# Beware of CFDs, warns ASIC



## baby_swallow (24 November 2010)

Beware of CFD's, warns ASIC

http://www.smh.com.au/business/beware-of-cfds-warns-asic-20101123-185nr.html

I said it before somewhere on this forum and I will say it again - "Trading CFD's is a sure way to lose money" especially if you're new to derivatives trading. If you must trade CFDs, use a direct market provider and NOT market makers. I will not name names but these two top market makers in Australia are "nobodys" in world stage. They are thriving on unsuspecting traders with huge (controlled) disparity between the movement of underlying share to the price of CFD.


----------



## skc (24 November 2010)

baby_swallow said:


> Beware of CFD's, warns ASIC
> 
> http://www.smh.com.au/business/beware-of-cfds-warns-asic-20101123-185nr.html
> 
> I said it before somewhere on this forum and I will say it again - "Trading CFD's is a sure way to lose money" especially if you're new to derivatives trading. If you must trade CFDs, use a direct market provider and NOT market makers. I will not name names but these two top market makers in Australia are "nobodys" in world stage. They are thriving on unsuspecting traders with huge (controlled) disparity between the movement of underlying share to the price of CFD.




 "Trading CFD's is a sure way to lose money" if you don't know what you are doing... same goes with most other instruments.

Sure with CFDs you can lose more money than you have in your account... but same with futures, FX or margin loans.

The real incremental risk of CFDs is counterparty risks. Everything else are pretty spelled out (spread, interest charges etc) so they are costs, not risks. 

There is also the risk of stop hunting, slower execution etc - which some people believe to be true - but they can be alleviated by using DMA providers only as already pointed out.


----------



## hangseng (24 November 2010)

I concur with all of the above comments.

5 years ago I decided to have a go at CFD's, it was an expensive lesson although thankfully I limited what I placed. I only used the market maker platform and not the DMA, only because I was trying to get my head around CFD's generally.

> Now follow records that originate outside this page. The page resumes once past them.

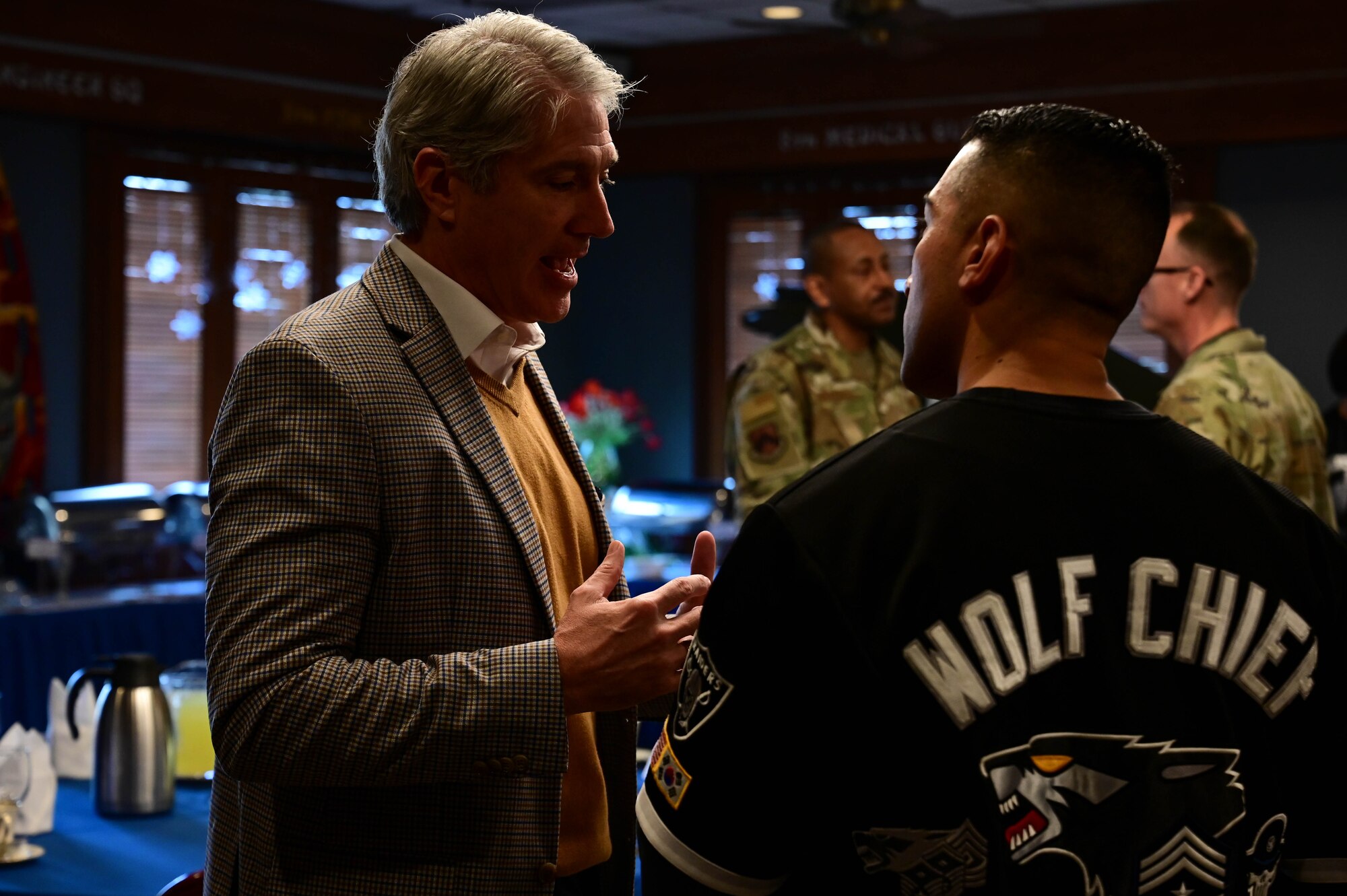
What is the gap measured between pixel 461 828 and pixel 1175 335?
98.2 inches

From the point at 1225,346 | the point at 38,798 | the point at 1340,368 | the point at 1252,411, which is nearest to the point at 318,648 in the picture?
the point at 38,798

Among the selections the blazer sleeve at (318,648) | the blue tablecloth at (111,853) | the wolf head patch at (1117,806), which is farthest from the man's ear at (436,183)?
the blue tablecloth at (111,853)

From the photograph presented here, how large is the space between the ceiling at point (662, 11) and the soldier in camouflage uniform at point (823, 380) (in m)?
2.31

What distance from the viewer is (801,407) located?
165 inches

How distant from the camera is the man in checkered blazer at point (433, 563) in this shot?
112 cm

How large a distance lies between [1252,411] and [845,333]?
1539 millimetres

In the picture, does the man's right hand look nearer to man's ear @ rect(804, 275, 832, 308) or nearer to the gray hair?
the gray hair

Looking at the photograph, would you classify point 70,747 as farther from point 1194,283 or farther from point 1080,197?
point 1194,283

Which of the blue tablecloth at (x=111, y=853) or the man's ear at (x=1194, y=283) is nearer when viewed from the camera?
the blue tablecloth at (x=111, y=853)

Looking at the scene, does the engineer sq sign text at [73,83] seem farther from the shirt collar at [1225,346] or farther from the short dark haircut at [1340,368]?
the short dark haircut at [1340,368]

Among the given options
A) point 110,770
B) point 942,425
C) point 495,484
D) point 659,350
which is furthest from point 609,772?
point 659,350

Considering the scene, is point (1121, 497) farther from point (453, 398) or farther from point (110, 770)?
point (110, 770)

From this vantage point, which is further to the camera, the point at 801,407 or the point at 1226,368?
the point at 801,407

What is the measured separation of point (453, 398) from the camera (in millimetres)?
1272
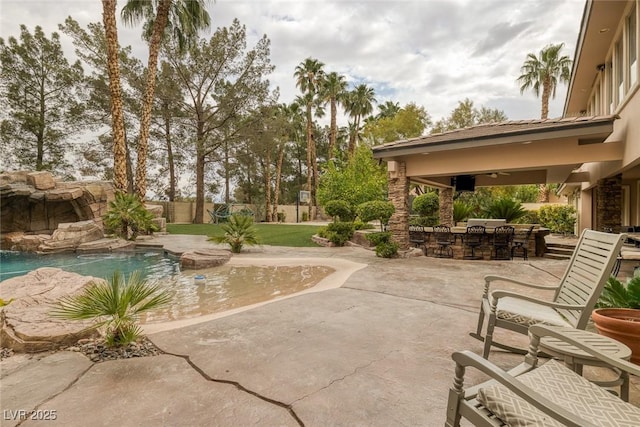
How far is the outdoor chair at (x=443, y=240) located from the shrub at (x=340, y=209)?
3660 millimetres

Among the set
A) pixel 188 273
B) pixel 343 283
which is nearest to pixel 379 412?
pixel 343 283

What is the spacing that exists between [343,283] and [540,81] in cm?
2432

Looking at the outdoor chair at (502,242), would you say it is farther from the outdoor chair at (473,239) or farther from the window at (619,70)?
the window at (619,70)

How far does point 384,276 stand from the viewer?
623cm

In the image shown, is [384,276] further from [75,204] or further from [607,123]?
[75,204]

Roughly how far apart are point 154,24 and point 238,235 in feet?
34.1

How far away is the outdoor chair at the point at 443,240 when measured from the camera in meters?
9.48

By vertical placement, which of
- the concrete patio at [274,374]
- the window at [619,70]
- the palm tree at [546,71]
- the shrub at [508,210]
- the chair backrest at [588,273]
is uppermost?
the palm tree at [546,71]

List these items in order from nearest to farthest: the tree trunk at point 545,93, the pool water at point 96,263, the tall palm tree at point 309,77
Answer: the pool water at point 96,263
the tree trunk at point 545,93
the tall palm tree at point 309,77

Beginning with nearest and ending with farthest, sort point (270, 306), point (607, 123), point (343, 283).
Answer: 1. point (270, 306)
2. point (343, 283)
3. point (607, 123)

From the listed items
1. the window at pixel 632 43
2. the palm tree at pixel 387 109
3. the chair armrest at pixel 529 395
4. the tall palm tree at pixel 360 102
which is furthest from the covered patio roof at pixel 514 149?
the palm tree at pixel 387 109

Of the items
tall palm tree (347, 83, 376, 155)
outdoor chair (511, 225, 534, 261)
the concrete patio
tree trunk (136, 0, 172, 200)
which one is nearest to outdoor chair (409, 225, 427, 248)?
outdoor chair (511, 225, 534, 261)

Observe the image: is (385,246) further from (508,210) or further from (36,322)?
(36,322)

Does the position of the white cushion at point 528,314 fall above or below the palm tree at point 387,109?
below
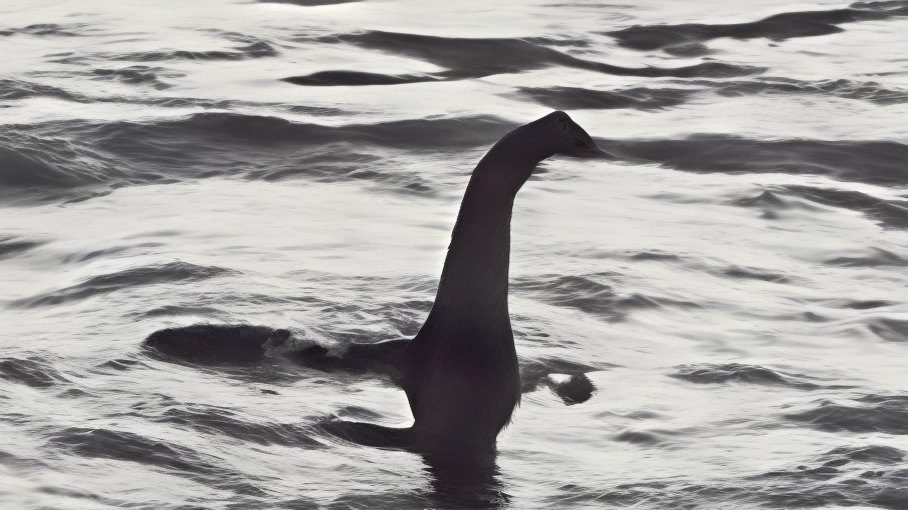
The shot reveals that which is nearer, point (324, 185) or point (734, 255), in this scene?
point (734, 255)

Well now I still do CFD's mainly on ASX stocks and only on a small trading account outside my main investment accounts of which are all FPO's and options with etrade and commsec.

I have been doing very well over the last year with CFD's, now using the DMA platform. I have made back all that I lost and some, but only by applying strict rules that require vigilance.

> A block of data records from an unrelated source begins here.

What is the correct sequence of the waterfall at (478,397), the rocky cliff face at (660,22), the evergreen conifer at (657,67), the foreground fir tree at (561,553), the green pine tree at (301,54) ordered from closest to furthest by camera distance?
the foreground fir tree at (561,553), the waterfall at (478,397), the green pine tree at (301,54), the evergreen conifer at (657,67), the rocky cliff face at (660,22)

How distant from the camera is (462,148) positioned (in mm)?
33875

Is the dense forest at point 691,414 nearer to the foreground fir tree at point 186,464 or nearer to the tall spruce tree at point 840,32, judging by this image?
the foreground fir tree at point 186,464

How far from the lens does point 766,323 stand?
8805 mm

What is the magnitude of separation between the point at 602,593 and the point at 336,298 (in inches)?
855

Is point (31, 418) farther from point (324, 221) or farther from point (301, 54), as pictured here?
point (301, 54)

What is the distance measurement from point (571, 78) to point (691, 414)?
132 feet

Errors I made that I make no longer:


Applying stops to close;
Using automated stops;
Positions too large (treating CFD's the same as FPO share trading);
Not allowing sufficient funds for margins;
Using market maker platforms;
Not taking profits quickly enough when the stock run ends;
Not understanding the importance of Resistance and Support
Not using charts for entry and exit
Not letting profits run.
trying to use CFD's as a Buy and Hold investment method
Chased running stocks.
Over traded trying to make back losses (read: gambling).

Now I do this:

I never use pre-placed or automated stops (the CFD providers see them), I stop myself out if and when I want to;
I never stop out on a stock that is fundamentally sound and is just being sold down because of general market sentiment;
I quickly stop out of any stock that has turned sour due to company/operational reasons;
I always have sufficient funds to cover margin calls so I DON'T HAVE TO SELL OUT OF PANIC;
I carefully select position sizes;
I pyramid winning trades;
CFD's are only for trading not investing;
Don't "over trade"
Trade only when the trade is low risk entry and favours the upside.

There is a lot more, like watching positions closely once entered etc. However CFD's are not to be underestimated. You can both win and lose a great deal of money.

I now prefer the slow turtle method and wait patiently for trade entries. I never chase running stocks, nor panic sell. I also keep to myself what my stop position is, that is my business and not for the CFD provider to see.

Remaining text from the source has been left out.